Keempat, sikap sekularistis. Sikap yang menolak keterlibatan Tuhan dalam perjalanan hidup manusia.
Menurut orang-orang sekularistis, Allah lepas tangan sesudah menciptakan alam
semesta ini. Padahal sebetulnya, kitab suci juga berbicara tentang keterlibatan
Allah dalam hidup konkrit manusia.
Pada akhir dari seluruh proses membaca, pertanyaan dasar yang harus dijawab pada akhir proses membaca adalah: “Teks kitab suci
itu berbicara tentang apa kepada saya?”
2.2. Meditatio (Permenungan)
Setelah melalui proses membaca, kita melangkah ke tahap beriukutnya yakni
meditatio. Dalam tahap ini kita berusaha menemukan relevansi teks kitab suci
itu bagi diri kita. Sesungguhnya cerita atau peristiwa kitab suci yang kita
baca itu adalah juga cerita atau peristiwa yang sedang terjadi pada diri saya, kita,
keluarga, Gereja, sekarang ini dan di sini (hic et nunc). Kita berusaha
menemukan nilai-nilai hidup yang permanen dan tetap aktual dari generasi ke
generasi atau zaman lampau, kini dan nanti.

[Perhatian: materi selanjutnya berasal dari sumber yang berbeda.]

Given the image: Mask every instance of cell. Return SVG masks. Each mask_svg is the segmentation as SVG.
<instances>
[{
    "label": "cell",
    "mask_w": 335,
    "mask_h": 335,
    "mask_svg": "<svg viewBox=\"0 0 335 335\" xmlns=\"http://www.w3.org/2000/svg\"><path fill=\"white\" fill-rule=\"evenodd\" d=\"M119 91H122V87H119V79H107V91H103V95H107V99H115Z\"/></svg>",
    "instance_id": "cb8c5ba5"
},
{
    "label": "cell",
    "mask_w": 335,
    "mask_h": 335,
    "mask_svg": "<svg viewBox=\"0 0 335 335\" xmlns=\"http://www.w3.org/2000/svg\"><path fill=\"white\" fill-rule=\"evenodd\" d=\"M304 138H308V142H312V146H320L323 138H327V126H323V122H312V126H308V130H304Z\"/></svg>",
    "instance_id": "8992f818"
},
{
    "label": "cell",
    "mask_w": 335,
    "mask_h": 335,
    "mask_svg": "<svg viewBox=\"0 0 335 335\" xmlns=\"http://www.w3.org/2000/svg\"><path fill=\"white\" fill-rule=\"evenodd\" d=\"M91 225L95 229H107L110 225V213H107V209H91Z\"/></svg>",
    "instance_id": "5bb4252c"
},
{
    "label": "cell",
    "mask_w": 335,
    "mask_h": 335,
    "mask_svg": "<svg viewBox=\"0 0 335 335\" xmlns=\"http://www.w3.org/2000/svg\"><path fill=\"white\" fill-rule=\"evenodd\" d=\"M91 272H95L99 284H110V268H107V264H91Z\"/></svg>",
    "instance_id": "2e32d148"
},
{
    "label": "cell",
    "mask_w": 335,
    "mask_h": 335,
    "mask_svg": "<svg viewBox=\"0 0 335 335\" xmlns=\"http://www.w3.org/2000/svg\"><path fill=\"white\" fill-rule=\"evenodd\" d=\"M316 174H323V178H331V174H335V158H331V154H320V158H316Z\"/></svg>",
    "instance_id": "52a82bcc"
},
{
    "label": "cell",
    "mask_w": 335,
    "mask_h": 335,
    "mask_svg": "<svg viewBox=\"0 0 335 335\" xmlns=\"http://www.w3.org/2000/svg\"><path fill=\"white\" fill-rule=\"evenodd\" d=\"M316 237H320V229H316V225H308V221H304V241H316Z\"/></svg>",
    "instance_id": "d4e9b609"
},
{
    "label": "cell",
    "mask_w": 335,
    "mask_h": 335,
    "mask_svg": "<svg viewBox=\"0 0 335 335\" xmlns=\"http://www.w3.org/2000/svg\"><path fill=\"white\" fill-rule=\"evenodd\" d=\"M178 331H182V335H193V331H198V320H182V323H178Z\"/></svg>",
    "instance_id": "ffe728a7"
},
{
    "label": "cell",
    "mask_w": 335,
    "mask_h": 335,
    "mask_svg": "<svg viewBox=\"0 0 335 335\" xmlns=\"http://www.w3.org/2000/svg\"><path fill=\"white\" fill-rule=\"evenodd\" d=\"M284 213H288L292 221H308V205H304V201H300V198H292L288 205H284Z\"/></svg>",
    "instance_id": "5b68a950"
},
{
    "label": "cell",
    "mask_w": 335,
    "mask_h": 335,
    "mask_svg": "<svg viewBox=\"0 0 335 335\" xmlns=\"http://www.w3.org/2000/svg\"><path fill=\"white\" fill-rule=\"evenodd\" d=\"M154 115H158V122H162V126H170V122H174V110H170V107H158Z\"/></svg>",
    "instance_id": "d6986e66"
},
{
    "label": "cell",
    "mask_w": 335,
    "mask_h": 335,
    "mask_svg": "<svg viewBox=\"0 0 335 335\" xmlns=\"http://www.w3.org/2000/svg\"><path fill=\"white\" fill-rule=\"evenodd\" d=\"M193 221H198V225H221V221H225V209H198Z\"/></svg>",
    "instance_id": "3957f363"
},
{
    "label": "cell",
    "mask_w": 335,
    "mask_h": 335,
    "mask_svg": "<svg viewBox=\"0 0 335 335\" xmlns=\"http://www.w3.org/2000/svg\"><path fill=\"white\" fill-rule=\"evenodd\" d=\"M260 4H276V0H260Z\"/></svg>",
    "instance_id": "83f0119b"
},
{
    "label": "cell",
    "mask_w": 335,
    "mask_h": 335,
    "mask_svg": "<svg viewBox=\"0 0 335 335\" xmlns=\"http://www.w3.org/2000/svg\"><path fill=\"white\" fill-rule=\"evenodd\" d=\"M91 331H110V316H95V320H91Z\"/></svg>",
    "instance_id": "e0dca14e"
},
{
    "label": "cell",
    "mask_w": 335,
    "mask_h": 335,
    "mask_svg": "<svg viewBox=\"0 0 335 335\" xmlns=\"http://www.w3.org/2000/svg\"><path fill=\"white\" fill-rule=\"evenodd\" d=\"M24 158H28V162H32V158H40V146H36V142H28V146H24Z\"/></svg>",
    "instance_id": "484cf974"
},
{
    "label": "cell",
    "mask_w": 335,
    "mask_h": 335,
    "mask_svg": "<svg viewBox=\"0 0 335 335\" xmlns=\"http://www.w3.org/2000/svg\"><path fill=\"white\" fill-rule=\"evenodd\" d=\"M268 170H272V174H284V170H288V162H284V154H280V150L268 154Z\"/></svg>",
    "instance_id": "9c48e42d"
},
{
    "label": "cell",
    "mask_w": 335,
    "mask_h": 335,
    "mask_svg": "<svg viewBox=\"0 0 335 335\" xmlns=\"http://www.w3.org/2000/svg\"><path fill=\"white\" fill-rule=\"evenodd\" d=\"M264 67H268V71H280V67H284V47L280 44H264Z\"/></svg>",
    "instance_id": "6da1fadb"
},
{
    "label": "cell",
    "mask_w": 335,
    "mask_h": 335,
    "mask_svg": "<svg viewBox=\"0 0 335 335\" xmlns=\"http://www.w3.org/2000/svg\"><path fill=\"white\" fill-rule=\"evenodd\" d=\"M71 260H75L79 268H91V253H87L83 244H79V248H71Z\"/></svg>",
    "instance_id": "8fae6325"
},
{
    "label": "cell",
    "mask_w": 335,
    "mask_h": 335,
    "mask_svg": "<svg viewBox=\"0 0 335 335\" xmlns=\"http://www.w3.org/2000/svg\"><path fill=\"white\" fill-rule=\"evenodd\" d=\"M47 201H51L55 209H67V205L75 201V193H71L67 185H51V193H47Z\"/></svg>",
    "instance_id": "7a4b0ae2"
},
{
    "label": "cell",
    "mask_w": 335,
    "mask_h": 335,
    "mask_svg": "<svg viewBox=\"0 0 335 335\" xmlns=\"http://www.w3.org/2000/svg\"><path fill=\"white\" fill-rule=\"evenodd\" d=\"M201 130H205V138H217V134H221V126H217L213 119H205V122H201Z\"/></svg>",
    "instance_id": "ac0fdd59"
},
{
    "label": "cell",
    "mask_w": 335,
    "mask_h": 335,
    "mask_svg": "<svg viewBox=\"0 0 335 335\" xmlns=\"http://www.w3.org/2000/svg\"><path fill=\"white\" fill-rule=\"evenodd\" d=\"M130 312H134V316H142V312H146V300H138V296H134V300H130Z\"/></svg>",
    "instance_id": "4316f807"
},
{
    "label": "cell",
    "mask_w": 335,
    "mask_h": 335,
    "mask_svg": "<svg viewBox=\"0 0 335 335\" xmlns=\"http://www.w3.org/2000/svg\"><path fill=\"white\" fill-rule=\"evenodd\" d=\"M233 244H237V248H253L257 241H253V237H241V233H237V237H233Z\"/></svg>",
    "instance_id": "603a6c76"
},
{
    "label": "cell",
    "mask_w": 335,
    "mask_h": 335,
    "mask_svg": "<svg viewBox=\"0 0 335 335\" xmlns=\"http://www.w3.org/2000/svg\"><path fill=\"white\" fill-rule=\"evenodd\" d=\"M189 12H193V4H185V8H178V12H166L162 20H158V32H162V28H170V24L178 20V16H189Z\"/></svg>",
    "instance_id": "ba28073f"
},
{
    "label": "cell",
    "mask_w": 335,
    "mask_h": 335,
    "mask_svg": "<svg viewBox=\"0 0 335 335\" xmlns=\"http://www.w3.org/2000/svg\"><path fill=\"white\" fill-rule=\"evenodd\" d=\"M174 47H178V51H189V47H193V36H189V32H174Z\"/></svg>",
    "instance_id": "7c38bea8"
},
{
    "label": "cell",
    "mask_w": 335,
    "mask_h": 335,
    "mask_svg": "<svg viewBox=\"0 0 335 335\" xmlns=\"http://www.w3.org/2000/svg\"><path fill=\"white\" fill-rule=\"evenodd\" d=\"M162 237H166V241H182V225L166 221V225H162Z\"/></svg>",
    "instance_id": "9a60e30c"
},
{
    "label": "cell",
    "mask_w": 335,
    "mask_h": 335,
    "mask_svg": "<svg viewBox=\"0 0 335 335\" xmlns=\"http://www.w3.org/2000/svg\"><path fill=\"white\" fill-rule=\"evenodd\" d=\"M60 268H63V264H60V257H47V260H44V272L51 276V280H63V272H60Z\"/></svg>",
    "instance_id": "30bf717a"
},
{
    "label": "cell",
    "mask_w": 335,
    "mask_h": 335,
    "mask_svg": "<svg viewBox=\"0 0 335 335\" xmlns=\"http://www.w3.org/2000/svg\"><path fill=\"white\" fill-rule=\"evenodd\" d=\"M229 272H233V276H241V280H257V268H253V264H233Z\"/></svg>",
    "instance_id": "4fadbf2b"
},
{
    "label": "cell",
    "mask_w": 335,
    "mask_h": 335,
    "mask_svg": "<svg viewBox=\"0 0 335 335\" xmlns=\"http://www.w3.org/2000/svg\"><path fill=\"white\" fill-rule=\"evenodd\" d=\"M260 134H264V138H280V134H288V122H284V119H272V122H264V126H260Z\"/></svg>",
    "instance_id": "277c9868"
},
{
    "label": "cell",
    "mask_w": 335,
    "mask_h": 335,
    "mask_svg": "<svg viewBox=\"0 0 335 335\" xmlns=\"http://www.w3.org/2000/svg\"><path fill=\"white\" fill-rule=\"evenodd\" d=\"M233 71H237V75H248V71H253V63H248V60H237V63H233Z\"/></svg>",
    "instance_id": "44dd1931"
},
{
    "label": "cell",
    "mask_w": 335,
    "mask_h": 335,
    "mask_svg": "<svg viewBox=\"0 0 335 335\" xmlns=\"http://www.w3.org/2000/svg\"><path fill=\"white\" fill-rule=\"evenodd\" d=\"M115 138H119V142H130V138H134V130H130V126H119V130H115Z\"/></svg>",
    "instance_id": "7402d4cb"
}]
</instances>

Dalam tahap ini kita berusaha mendengarkan Tuhan. Dia berbicara kepada kita
tentang diri kita yang sebenarnya. Dalam suasana dialog, kita boleh
mengungkapkan apa saja (susah, senang, keluhan, pujian, permohonan, dll) kepada
Tuhan. Pertanyaan pokok di sini: “teks kitab suci berbicara apa tentang diri saya?”
Untuk mengadakan meditatio ini diperlukan:
1.
Ingatan atau imaginasi tentang pengalaman masa
lampau. Kita bernostalgia tentang pengalaman itu: ada yang menyenangkan, ada
pula yang menyakitkan.
2. Identifikasi diri kita
dengan para pelaku dalam cerita kitab suci. Sejauh mana pelaku itu cocok dengan
kita? Rasakanlah
sapaan dan pesannya buatmu.
3. Usaha anda untuk menemukan dan merasakan
adanya perubahan dari satu situasi ke situasi lain, misalnya: dari rasa kecewa,
putus asa menjadi senang dan memperoleh peneguhan, ataupun sebaliknya.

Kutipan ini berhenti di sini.